Problem details – Reproduce the data below word for word, starting from its first line and ending with the line containing "92H38V88L27 85V81H14V78L0 81V95L3", with both of those lines included.

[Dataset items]
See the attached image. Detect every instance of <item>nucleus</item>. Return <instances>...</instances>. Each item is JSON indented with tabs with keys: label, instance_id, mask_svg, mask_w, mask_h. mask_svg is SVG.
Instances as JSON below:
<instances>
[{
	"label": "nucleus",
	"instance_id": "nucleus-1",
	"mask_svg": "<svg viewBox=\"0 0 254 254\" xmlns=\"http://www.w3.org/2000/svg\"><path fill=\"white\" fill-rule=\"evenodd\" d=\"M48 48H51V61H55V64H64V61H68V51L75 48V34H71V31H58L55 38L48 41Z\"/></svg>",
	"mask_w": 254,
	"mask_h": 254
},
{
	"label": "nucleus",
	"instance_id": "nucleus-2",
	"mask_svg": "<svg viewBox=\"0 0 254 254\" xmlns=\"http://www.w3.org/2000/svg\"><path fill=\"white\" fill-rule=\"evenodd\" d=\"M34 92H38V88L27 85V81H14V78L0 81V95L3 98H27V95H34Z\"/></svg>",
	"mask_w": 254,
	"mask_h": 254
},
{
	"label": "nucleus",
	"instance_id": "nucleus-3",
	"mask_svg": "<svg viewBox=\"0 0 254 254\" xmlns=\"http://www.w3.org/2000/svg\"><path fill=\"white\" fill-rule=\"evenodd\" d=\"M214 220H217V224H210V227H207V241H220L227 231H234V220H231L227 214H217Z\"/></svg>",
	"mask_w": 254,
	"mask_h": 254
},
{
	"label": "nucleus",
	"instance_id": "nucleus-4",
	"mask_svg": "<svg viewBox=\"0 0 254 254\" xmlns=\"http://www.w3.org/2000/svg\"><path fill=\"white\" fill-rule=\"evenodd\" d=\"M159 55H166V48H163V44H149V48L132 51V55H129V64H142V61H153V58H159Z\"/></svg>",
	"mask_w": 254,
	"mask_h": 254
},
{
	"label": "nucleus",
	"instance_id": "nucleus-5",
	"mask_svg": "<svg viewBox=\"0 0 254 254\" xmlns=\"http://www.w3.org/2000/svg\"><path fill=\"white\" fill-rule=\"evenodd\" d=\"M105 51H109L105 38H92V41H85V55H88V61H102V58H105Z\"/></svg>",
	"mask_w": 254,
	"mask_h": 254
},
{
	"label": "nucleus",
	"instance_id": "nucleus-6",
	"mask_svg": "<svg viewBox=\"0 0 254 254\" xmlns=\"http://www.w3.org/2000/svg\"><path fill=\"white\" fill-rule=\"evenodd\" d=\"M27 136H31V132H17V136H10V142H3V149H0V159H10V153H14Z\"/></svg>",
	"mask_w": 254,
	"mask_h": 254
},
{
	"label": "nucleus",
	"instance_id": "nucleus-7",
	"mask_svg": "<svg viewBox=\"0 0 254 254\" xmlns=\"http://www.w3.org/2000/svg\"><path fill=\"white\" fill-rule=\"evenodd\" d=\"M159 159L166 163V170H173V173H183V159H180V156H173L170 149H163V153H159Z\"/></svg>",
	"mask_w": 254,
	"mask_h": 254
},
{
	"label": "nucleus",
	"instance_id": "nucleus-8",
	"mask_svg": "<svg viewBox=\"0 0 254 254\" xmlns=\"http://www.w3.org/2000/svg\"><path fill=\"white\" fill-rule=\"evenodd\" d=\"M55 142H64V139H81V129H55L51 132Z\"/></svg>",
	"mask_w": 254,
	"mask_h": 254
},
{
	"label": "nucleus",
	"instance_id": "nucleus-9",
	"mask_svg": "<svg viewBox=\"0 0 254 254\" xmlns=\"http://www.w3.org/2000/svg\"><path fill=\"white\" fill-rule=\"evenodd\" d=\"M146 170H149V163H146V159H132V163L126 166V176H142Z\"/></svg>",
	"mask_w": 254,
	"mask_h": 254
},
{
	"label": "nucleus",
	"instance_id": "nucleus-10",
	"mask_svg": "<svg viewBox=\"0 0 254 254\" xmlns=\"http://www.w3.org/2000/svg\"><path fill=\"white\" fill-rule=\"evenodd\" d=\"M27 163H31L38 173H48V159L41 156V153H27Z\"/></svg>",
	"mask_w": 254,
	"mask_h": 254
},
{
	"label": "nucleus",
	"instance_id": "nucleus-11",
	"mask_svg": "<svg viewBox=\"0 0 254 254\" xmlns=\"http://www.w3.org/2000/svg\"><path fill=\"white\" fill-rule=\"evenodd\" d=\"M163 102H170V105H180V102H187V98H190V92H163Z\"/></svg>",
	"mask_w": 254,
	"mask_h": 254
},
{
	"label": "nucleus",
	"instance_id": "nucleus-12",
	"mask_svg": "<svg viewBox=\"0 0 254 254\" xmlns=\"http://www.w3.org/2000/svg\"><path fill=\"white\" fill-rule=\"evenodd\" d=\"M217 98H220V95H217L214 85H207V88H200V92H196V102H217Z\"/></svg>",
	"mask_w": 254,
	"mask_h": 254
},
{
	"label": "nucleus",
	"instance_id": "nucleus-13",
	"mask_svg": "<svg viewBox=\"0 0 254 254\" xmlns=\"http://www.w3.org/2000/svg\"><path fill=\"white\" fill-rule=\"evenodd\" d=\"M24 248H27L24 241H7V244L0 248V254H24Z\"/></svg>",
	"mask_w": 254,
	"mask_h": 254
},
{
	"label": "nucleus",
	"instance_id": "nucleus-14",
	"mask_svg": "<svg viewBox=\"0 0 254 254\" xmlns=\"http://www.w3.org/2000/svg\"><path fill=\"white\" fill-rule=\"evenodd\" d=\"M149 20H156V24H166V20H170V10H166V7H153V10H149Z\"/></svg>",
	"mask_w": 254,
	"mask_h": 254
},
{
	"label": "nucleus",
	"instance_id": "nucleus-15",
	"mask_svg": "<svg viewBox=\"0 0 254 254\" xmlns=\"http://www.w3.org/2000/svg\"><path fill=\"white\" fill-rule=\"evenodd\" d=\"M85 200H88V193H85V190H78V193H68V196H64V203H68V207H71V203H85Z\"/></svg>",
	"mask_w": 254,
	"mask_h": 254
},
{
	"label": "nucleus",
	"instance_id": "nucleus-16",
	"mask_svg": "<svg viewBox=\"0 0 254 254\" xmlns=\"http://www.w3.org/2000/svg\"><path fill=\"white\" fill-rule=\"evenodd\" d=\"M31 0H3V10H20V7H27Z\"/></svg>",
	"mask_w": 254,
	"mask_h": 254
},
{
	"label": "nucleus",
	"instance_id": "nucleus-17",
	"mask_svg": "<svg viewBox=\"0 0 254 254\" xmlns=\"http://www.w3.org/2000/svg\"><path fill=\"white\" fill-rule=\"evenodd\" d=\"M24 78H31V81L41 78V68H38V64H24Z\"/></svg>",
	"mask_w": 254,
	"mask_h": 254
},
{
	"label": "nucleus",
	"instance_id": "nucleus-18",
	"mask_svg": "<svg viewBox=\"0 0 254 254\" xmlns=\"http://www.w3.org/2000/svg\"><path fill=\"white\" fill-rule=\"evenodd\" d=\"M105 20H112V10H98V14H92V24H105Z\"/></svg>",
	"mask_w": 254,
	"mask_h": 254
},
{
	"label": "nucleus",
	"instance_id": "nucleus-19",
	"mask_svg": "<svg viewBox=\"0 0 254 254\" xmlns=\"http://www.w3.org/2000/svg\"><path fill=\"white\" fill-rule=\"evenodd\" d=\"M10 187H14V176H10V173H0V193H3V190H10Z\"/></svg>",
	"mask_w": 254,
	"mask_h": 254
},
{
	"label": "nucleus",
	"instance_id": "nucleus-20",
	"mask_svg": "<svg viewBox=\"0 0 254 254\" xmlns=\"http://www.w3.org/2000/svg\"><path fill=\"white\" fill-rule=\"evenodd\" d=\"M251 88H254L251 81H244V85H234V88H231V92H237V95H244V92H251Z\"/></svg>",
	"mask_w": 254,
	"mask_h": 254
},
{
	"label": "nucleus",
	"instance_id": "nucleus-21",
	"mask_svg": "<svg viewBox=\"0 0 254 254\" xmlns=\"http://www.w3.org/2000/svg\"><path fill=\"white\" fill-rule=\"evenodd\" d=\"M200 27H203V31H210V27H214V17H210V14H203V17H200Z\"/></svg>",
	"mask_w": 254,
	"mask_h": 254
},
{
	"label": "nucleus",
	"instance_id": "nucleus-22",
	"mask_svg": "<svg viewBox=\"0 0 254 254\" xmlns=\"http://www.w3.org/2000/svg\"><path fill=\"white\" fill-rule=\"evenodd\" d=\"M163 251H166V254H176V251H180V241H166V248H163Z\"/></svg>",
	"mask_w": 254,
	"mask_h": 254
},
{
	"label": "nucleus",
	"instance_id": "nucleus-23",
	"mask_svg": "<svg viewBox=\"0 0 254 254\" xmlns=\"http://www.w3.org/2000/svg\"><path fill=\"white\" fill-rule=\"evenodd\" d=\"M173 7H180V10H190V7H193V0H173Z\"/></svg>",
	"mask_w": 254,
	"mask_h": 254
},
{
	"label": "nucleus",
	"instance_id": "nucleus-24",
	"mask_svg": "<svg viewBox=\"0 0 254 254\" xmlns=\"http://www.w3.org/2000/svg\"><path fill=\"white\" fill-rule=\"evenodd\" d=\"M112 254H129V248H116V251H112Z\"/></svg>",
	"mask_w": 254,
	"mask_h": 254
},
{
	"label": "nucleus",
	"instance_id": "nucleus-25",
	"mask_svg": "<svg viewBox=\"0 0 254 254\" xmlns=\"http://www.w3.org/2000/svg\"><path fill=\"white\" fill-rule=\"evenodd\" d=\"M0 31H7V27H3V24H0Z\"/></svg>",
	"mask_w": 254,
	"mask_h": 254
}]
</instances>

Solution for this task –
See the attached image. Detect every instance of <item>nucleus</item>. Return <instances>...</instances>. Each item is JSON indented with tabs with keys: label, instance_id, mask_svg, mask_w, mask_h. mask_svg is SVG.
Instances as JSON below:
<instances>
[{
	"label": "nucleus",
	"instance_id": "nucleus-1",
	"mask_svg": "<svg viewBox=\"0 0 254 254\" xmlns=\"http://www.w3.org/2000/svg\"><path fill=\"white\" fill-rule=\"evenodd\" d=\"M48 48H51V61H55V64H64V61H68V51L75 48V34H71V31H58L55 38L48 41Z\"/></svg>",
	"mask_w": 254,
	"mask_h": 254
},
{
	"label": "nucleus",
	"instance_id": "nucleus-2",
	"mask_svg": "<svg viewBox=\"0 0 254 254\" xmlns=\"http://www.w3.org/2000/svg\"><path fill=\"white\" fill-rule=\"evenodd\" d=\"M34 92H38V88L27 85V81H14V78L0 81V95L3 98H27V95H34Z\"/></svg>",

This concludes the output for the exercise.